> WHAT THIS TASK INVOLVES:
Convert all of the items below into a numbered list, leaving out any blank lines.

> DATA RECORDS:
— Start —

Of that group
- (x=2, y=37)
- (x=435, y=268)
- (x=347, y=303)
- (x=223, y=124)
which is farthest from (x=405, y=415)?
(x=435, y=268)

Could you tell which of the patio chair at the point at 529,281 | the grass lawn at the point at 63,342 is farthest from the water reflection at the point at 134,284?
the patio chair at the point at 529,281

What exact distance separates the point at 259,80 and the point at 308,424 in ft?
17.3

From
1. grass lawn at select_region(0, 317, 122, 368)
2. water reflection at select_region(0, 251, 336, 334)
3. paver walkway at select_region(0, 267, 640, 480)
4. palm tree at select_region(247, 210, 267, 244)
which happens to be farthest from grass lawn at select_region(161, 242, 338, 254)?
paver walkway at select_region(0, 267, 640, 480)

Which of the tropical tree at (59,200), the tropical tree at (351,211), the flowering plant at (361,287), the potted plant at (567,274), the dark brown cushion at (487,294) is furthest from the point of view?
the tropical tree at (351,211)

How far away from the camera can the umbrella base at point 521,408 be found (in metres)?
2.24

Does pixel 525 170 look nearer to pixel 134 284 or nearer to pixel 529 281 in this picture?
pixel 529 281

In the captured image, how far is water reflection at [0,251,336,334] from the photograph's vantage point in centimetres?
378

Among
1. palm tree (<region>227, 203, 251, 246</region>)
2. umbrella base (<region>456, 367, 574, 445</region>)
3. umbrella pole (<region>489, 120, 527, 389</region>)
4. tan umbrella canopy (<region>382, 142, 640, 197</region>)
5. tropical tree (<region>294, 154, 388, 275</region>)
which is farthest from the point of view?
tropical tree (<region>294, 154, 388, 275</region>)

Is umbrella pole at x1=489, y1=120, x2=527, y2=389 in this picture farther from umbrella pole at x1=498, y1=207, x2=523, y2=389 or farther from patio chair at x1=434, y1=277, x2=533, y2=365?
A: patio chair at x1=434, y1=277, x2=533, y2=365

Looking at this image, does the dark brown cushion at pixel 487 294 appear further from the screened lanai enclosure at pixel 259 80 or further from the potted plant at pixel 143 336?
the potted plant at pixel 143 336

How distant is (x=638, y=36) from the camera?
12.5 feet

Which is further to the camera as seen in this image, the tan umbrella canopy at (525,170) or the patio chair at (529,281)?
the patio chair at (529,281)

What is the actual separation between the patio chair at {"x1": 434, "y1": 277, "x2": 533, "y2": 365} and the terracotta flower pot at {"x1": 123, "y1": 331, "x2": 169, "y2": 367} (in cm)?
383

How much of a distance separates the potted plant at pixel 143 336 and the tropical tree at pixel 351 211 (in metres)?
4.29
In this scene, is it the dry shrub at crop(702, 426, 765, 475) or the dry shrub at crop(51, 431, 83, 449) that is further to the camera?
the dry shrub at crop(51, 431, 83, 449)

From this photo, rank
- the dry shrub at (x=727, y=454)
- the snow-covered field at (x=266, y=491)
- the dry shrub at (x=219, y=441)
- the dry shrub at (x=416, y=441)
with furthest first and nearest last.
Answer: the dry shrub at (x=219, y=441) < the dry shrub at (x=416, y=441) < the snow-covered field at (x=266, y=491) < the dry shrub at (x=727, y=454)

— End —

> RESULT FOR THIS TASK:
1. Of that group
2. - (x=2, y=37)
3. - (x=435, y=268)
4. - (x=347, y=303)
5. - (x=223, y=124)
6. which is farthest from (x=405, y=415)?
7. (x=435, y=268)
8. Could you tell which of the patio chair at the point at 529,281 | the grass lawn at the point at 63,342 is farthest from the water reflection at the point at 134,284?
9. the patio chair at the point at 529,281
10. What exact distance separates the point at 259,80 and the point at 308,424 in ft?
11. 17.3
12. From
13. 1. grass lawn at select_region(0, 317, 122, 368)
14. 2. water reflection at select_region(0, 251, 336, 334)
15. 3. paver walkway at select_region(0, 267, 640, 480)
16. 4. palm tree at select_region(247, 210, 267, 244)
17. which happens to be farthest from grass lawn at select_region(161, 242, 338, 254)?
18. paver walkway at select_region(0, 267, 640, 480)
19. Which of the tropical tree at (59,200), the tropical tree at (351,211), the flowering plant at (361,287), the potted plant at (567,274), the dark brown cushion at (487,294) is furthest from the point of view?
20. the tropical tree at (351,211)
21. How far away from the camera can the umbrella base at point 521,408 be found (in metres)?
22. 2.24
23. Does pixel 525 170 look nearer to pixel 134 284 or nearer to pixel 529 281 in this picture?
24. pixel 529 281
25. In the captured image, how far is water reflection at [0,251,336,334] from the photograph's vantage point in centimetres?
26. 378
27. Among
28. 1. palm tree (<region>227, 203, 251, 246</region>)
29. 2. umbrella base (<region>456, 367, 574, 445</region>)
30. 3. umbrella pole (<region>489, 120, 527, 389</region>)
31. 4. tan umbrella canopy (<region>382, 142, 640, 197</region>)
32. 5. tropical tree (<region>294, 154, 388, 275</region>)
33. which is farthest from the point of view?
34. tropical tree (<region>294, 154, 388, 275</region>)
35. Is umbrella pole at x1=489, y1=120, x2=527, y2=389 in this picture farther from umbrella pole at x1=498, y1=207, x2=523, y2=389 or farther from patio chair at x1=434, y1=277, x2=533, y2=365?
36. A: patio chair at x1=434, y1=277, x2=533, y2=365
37. Looking at this image, does the dark brown cushion at pixel 487 294 appear further from the screened lanai enclosure at pixel 259 80 or further from the potted plant at pixel 143 336?
38. the potted plant at pixel 143 336
39. How distant is (x=638, y=36) from the camera?
40. 12.5 feet
41. Which is further to the camera as seen in this image, the tan umbrella canopy at (525,170) or the patio chair at (529,281)?
42. the patio chair at (529,281)
43. What is the actual separation between the patio chair at {"x1": 434, "y1": 277, "x2": 533, "y2": 365} and the terracotta flower pot at {"x1": 123, "y1": 331, "x2": 169, "y2": 367} (in cm)?
44. 383
45. How much of a distance separates the potted plant at pixel 143 336 and the tropical tree at pixel 351 211 (in metres)?
46. 4.29
47. In this scene, is it the dry shrub at crop(702, 426, 765, 475) or the dry shrub at crop(51, 431, 83, 449) that is further to the camera?
48. the dry shrub at crop(51, 431, 83, 449)
49. From this photo, rank
50. - the dry shrub at (x=727, y=454)
51. - the snow-covered field at (x=266, y=491)
52. - the dry shrub at (x=219, y=441)
53. - the dry shrub at (x=416, y=441)
54. with furthest first and nearest last.
55. Answer: the dry shrub at (x=219, y=441) < the dry shrub at (x=416, y=441) < the snow-covered field at (x=266, y=491) < the dry shrub at (x=727, y=454)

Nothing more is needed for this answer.